Phase 1 without memory

  • The agent used tools correctly
  • It could not recall earlier context
  • It often asked for clarification
  • It repeated searches for the same facts

Phase 2 with Redis and Mem0

  • Short-term memory recall worked in all tested sessions
  • Long-term memory recall worked for stored user preferences
  • Most memory-dependent queries were answered directly
  • Tool usage dropped because previous results were remembered

Seeing the side-by-side comparison made the value of memory very clear. The agent behaved more naturally and required less user effort.

Cross-User Memory Sharing

I also experimented with optional cross-user memory sharing. A user can choose to share a specific memory with another user. Shared memories are stored with metadata that limits who can access them.

This allowed collaboration while keeping strong isolation. Only explicitly shared facts become visible to others. No other context leaks across users.

Scalability and Resource Management

I designed the system to scale cleanly.

  • The EC2 instance can be upgraded for vertical scaling
  • Multiple dispatcher nodes can be added for horizontal scaling
  • Containers can be given CPU and memory limits
  • Inactive containers can be cleaned up to free resources

Redis stays ephemeral while long-term memory lives outside the core system. This keeps the agent stack stateless and easier to manage.

What I Learned

This project changed how I think about AI agents.

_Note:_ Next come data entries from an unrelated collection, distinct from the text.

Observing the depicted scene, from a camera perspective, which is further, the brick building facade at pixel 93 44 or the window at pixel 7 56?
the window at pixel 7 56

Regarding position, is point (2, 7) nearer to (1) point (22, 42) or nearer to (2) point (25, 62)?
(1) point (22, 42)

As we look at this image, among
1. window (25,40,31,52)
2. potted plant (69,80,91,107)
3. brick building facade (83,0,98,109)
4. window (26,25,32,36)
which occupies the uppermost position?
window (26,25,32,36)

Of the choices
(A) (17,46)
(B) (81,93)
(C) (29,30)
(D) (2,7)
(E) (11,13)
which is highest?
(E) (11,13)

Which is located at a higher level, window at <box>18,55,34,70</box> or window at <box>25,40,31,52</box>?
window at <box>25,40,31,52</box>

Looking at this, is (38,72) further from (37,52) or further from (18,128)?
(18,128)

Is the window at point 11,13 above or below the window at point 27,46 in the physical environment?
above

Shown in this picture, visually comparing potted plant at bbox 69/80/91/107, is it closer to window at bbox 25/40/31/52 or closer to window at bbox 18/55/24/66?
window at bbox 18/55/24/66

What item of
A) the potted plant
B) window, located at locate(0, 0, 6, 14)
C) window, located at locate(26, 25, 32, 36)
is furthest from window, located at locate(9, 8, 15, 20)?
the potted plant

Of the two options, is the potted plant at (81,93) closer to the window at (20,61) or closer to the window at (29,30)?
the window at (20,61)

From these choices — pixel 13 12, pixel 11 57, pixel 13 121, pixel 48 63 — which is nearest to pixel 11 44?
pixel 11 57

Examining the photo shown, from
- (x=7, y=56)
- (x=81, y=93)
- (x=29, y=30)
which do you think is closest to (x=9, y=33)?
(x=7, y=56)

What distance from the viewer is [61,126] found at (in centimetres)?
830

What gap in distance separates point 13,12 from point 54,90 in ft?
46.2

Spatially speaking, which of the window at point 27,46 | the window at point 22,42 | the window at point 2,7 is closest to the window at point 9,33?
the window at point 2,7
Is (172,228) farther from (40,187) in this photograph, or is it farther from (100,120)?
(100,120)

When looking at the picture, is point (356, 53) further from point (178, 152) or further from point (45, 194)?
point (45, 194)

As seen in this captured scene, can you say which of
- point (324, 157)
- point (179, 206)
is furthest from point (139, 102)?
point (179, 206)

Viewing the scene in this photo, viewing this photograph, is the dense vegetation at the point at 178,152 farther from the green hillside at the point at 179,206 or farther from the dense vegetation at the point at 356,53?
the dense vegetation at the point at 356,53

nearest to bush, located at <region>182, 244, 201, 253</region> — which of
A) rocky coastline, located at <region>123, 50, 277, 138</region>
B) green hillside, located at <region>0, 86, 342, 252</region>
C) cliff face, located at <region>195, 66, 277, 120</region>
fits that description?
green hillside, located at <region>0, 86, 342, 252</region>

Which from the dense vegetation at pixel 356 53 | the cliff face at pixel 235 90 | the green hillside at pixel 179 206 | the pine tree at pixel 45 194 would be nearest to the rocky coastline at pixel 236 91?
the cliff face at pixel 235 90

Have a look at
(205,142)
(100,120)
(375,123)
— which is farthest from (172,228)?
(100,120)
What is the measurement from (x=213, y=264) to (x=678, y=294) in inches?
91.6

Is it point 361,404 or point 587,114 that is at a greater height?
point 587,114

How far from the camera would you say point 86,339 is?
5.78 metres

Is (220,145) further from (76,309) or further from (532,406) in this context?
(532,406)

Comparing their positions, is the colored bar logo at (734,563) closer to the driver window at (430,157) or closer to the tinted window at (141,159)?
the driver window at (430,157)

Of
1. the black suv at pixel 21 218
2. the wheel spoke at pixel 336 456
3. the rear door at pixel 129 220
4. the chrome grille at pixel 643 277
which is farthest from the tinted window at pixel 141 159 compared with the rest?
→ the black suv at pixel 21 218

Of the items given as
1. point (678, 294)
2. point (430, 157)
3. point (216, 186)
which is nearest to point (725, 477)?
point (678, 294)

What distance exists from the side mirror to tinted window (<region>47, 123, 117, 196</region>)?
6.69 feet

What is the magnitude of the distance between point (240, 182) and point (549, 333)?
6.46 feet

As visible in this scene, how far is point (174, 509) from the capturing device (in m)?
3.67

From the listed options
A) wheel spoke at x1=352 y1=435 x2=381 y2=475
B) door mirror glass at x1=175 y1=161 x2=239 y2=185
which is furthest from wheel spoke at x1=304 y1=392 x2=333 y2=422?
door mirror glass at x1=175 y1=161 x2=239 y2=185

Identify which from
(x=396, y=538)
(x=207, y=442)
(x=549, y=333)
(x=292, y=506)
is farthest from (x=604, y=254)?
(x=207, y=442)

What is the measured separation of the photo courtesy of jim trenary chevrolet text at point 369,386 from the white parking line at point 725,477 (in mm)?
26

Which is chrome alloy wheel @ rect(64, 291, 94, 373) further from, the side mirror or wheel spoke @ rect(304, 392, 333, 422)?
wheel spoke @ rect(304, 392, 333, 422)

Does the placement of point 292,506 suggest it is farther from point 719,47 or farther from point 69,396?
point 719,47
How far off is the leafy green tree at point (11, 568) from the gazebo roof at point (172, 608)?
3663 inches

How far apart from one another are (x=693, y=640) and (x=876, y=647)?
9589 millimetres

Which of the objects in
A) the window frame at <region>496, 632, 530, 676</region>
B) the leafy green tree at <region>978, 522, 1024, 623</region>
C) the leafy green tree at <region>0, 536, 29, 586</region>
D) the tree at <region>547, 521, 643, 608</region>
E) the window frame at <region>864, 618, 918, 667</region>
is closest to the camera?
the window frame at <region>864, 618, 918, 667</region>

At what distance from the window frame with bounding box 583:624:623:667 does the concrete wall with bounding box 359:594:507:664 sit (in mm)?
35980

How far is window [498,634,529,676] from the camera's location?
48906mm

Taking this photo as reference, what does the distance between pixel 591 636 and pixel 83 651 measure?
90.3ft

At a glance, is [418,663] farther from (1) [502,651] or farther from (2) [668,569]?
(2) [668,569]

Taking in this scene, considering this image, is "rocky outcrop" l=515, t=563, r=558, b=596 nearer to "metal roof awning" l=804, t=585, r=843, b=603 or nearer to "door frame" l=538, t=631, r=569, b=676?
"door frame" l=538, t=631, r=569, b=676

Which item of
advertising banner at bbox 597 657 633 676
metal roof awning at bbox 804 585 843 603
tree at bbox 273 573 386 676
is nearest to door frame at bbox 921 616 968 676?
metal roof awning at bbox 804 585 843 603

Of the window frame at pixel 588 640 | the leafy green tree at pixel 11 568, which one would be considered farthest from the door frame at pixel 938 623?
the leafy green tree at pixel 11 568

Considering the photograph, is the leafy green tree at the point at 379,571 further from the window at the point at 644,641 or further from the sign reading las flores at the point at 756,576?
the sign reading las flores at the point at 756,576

  • Agents are systems, not just prompts
  • Memory needs structure and limits
  • Containers are a practical way to isolate users
  • Latency, cost, and memory quality trade off against each other
  • Reproducible infrastructure matters as much as model choice

The biggest takeaway was that persistent memory is not optional for serious agents. Without it, even strong models lose coherence quickly. With it, agents feel more reliable, personal, and useful.